== EXERCISE GOAL ==
Check each line of the material that follows, and copy those holding the string "event".

== RECORD SET ==
^^^^^^^^

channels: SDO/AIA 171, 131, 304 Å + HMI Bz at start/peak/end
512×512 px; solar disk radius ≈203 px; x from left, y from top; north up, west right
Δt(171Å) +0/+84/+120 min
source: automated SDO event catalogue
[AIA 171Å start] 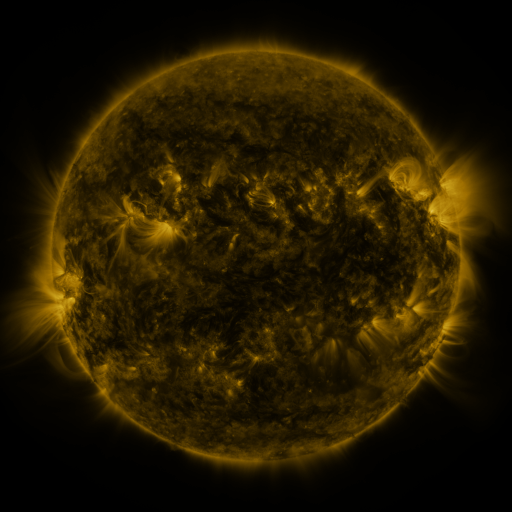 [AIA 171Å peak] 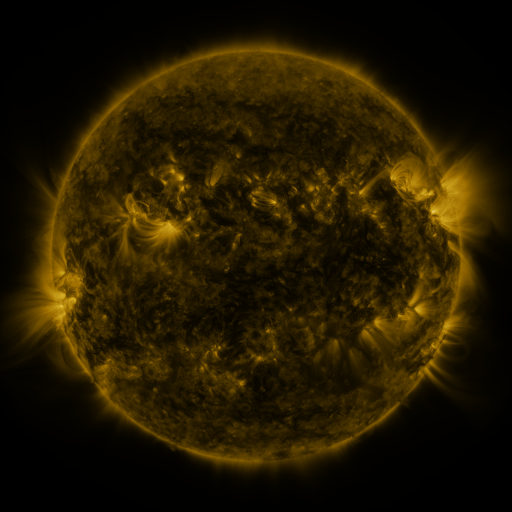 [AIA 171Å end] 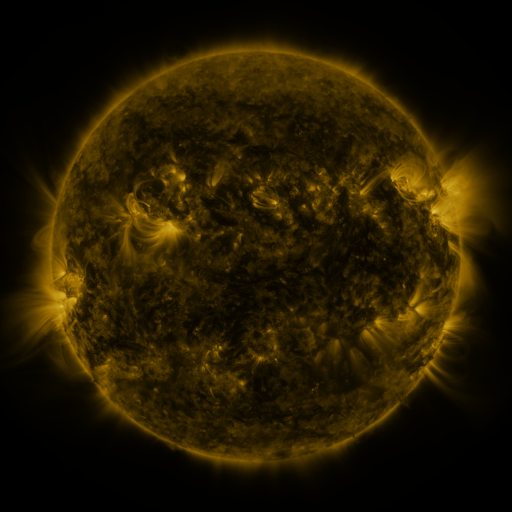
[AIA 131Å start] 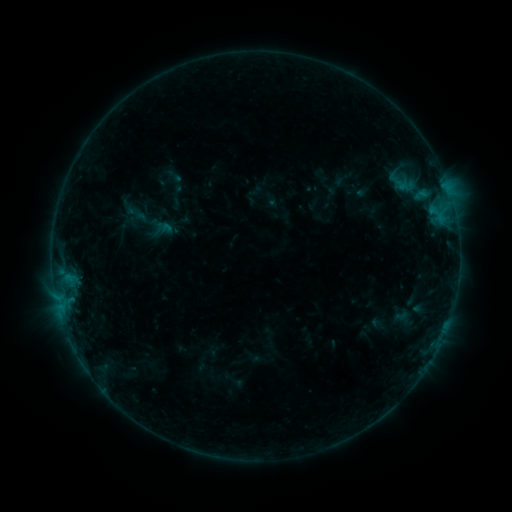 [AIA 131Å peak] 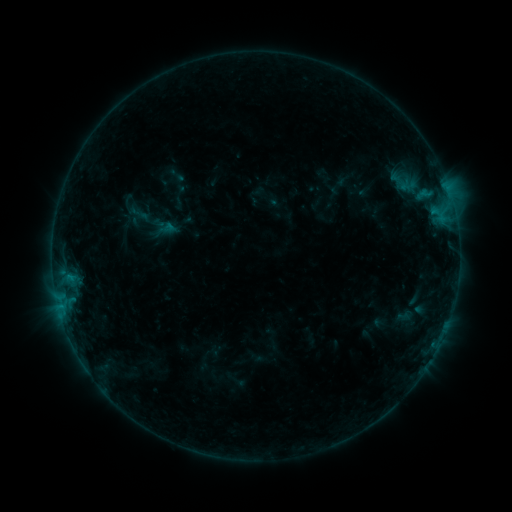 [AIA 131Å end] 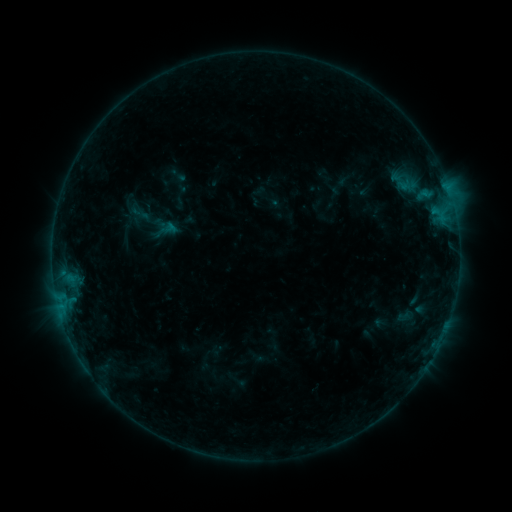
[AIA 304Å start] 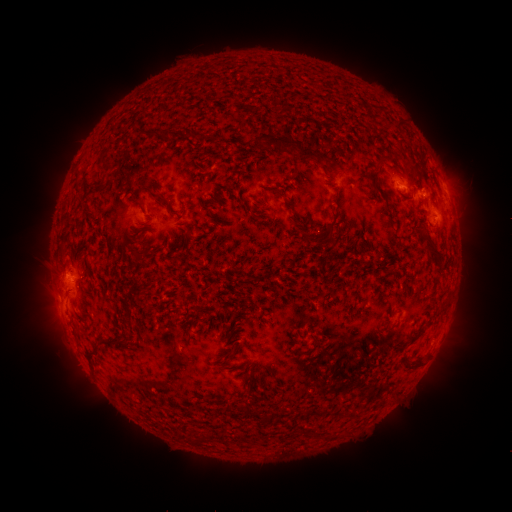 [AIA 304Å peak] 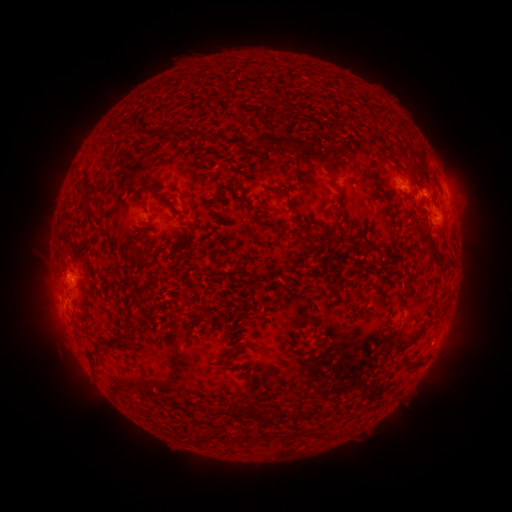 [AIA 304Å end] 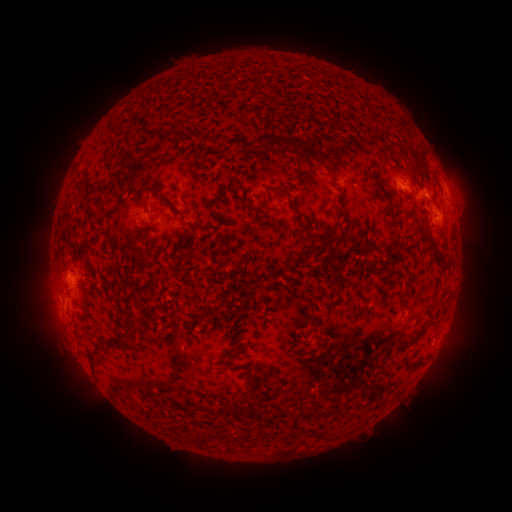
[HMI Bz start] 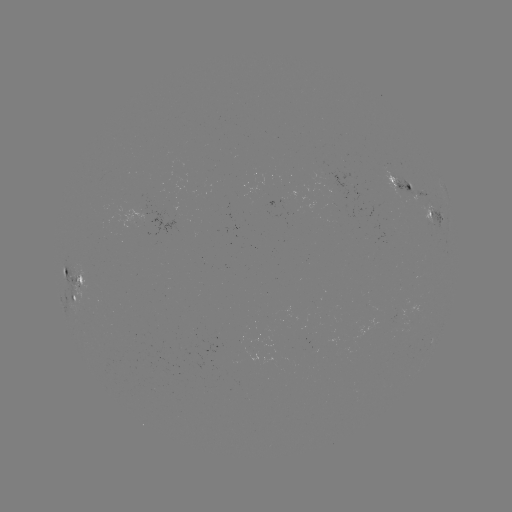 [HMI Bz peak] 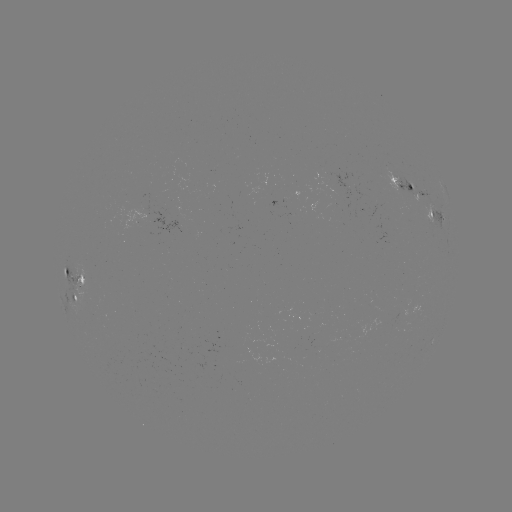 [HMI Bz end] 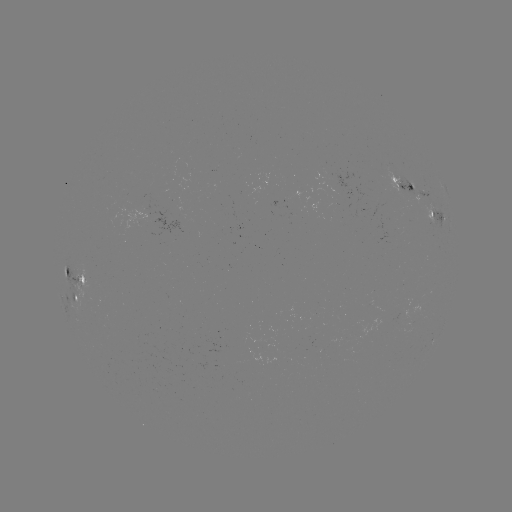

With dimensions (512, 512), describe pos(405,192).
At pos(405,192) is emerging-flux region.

^^^^^^^^

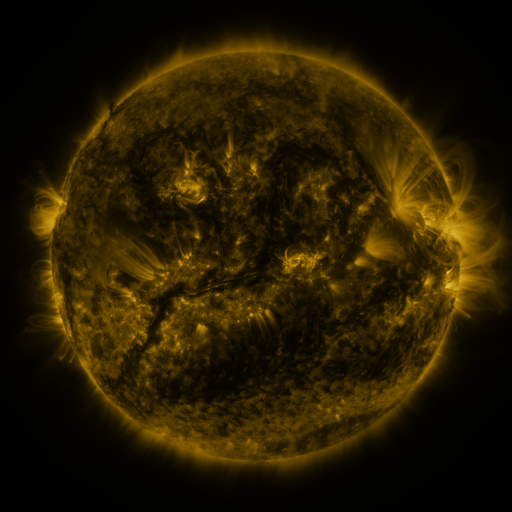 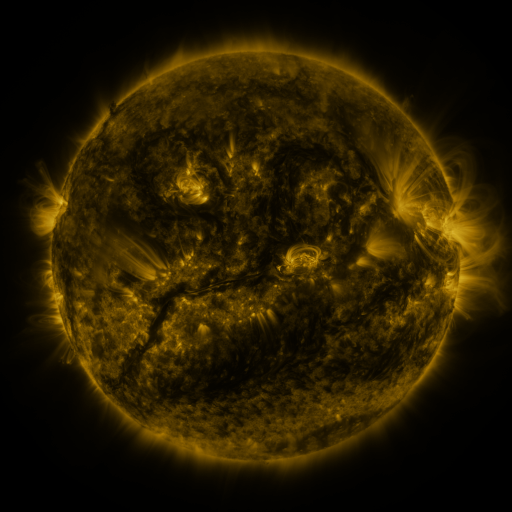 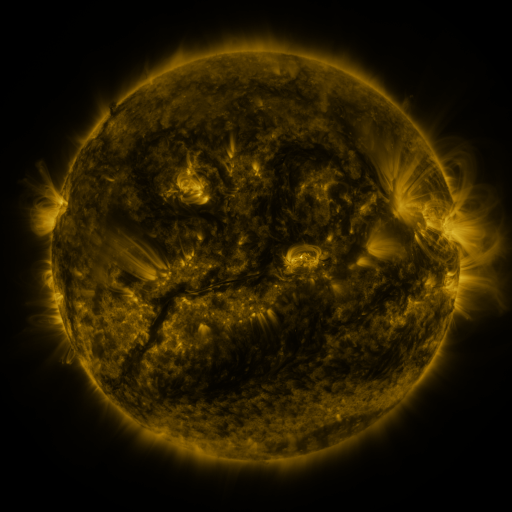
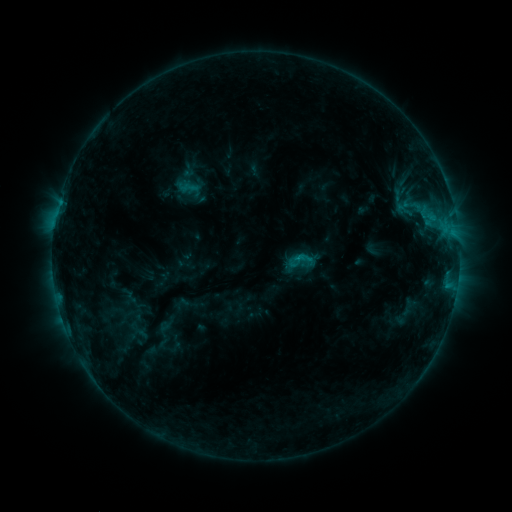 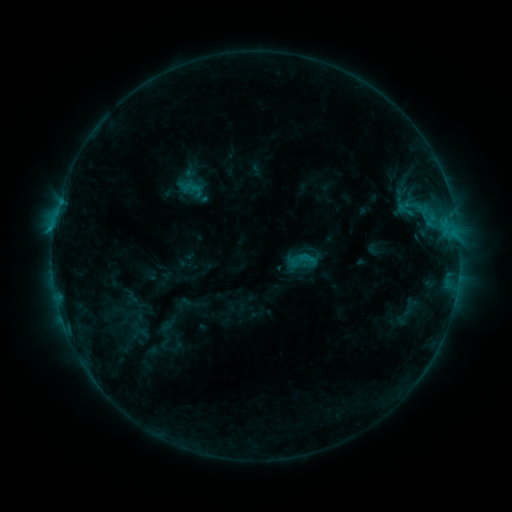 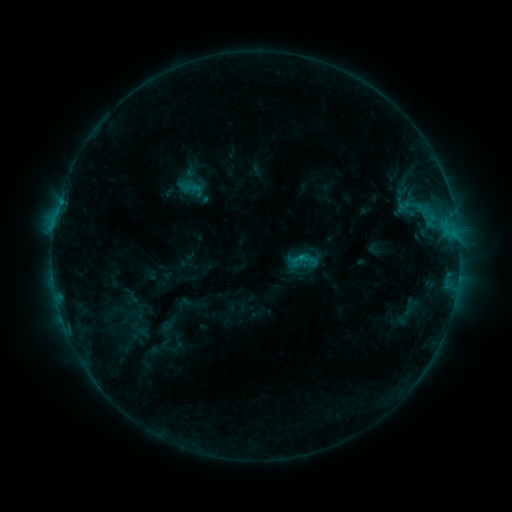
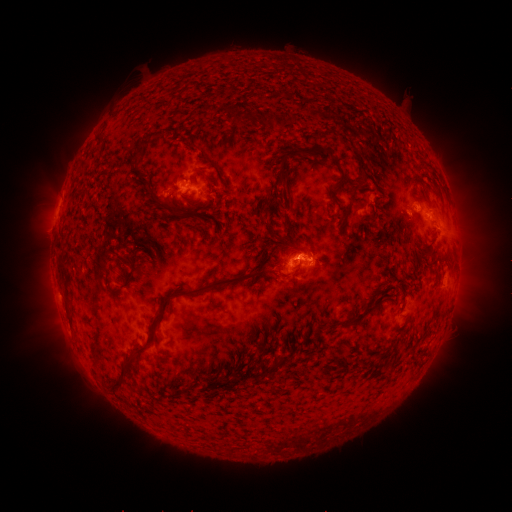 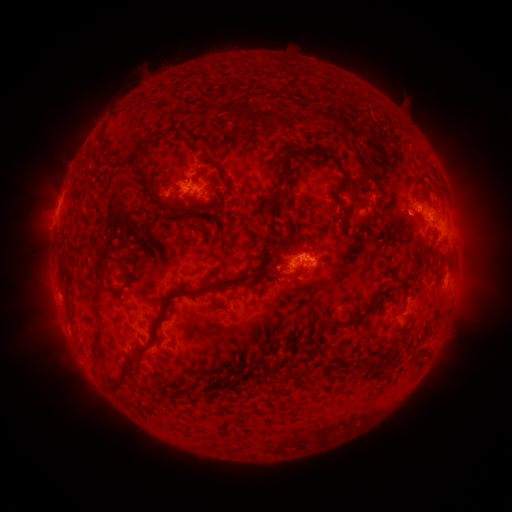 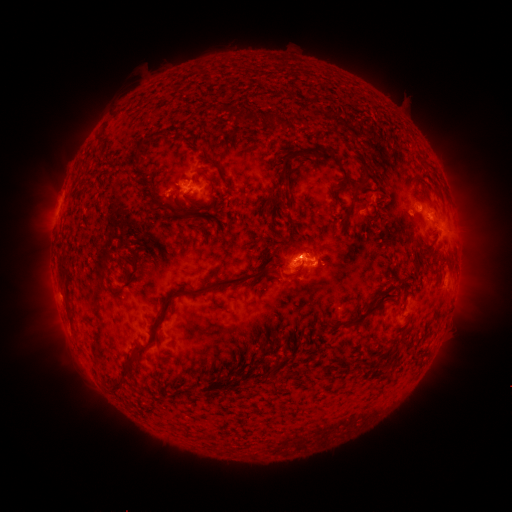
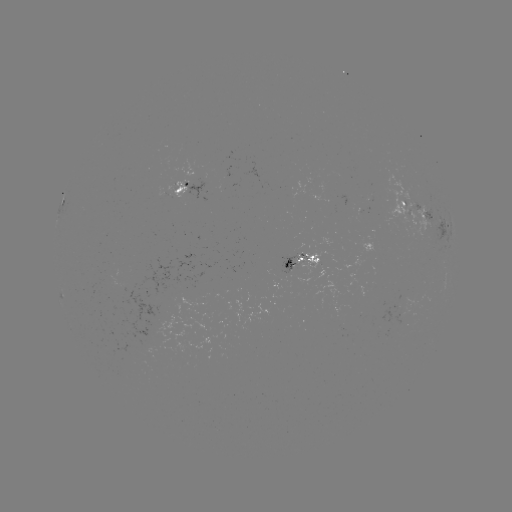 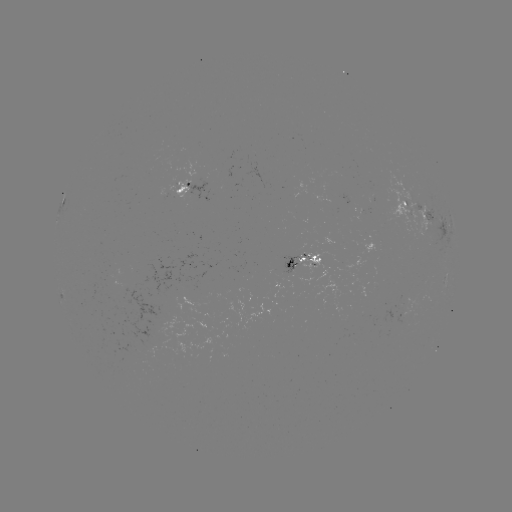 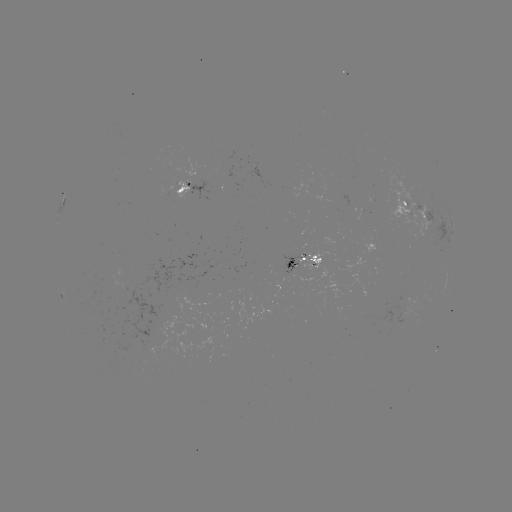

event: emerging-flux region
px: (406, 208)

^^^^^^^^

== RESULT OF THE EXERCISE ==
source: automated SDO event catalogue
event: emerging-flux region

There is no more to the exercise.